Mükemmel değilim. Olduğum gibiyim. Kusurlarımla, hatalarımla, bazen fazla duygusal, bazen fazla gerçek halimle varım. Rol yapmıyorum, kimseye kendimi ispat etme derdinde değilim. İç huzurum, başkalarının beğenisinden çok daha kıymetli çünkü.

Birileri ‘’kusursuzsun’’ desin diye kendimizi zorlamak, sürekli bir maske takmak… Ne kadar yorucu değil mi? Herkesin görmek istediği o ‘’ideal’’ insan olmak için kırıyoruz kendimizi, sonra da o parçaları toplamaya çalışıyoruz. Oysa insan en güzel haliyle değil, en gerçek haliyle sevilmeli.

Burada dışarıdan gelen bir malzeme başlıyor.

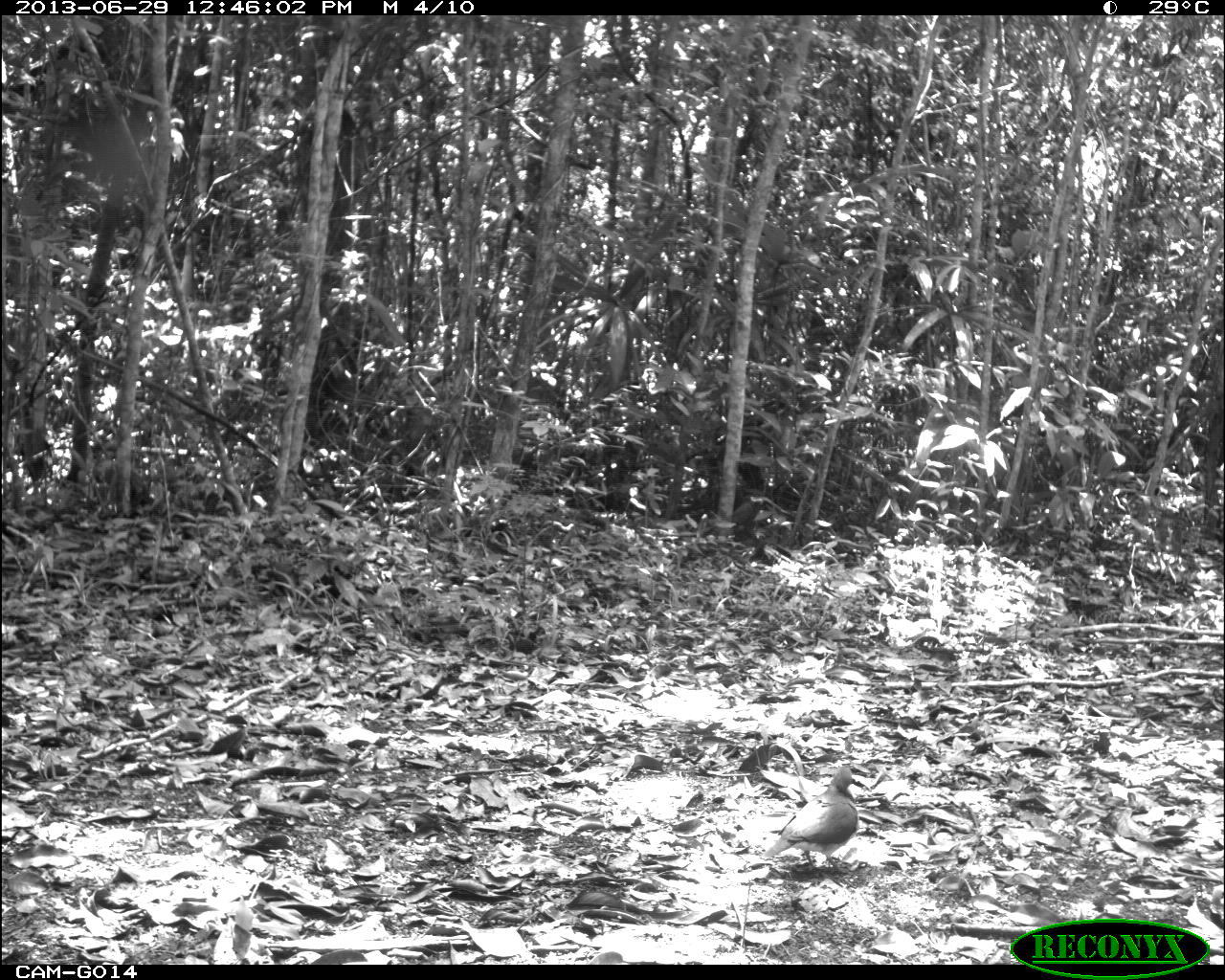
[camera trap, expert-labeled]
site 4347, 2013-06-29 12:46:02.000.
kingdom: Animalia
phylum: Chordata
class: Aves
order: Columbiformes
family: Columbidae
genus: Leptotila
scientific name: Leptotila plumbeiceps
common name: gray-headed dove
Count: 1.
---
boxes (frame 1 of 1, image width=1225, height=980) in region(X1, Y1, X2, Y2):
leptotila plumbeiceps: region(761, 766, 859, 879)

Ben dürüstüm. Maskesizim. Kimi zaman yanlış anlaşılırım, kimi zaman fazla açık sözlü bulunurum ama en azından sahici biriyim.
Bu çağda gerçek kalabilmek, bir lütuf gibi. Çünkü gerçek olmak, mükemmel olmaktan çok daha cesur bir seçim.

Evet, mükemmel değilim. Ama samimiyim. İçim neyse dışım da o. Ve bazen, mükemmel bir imaj yerine, içiyle dışı bir olmanın huzuru en büyük mutluluk.
İnsan, maskesini çıkardığında eksilmiyor aslında… Tam da o zaman tamamlanıyor.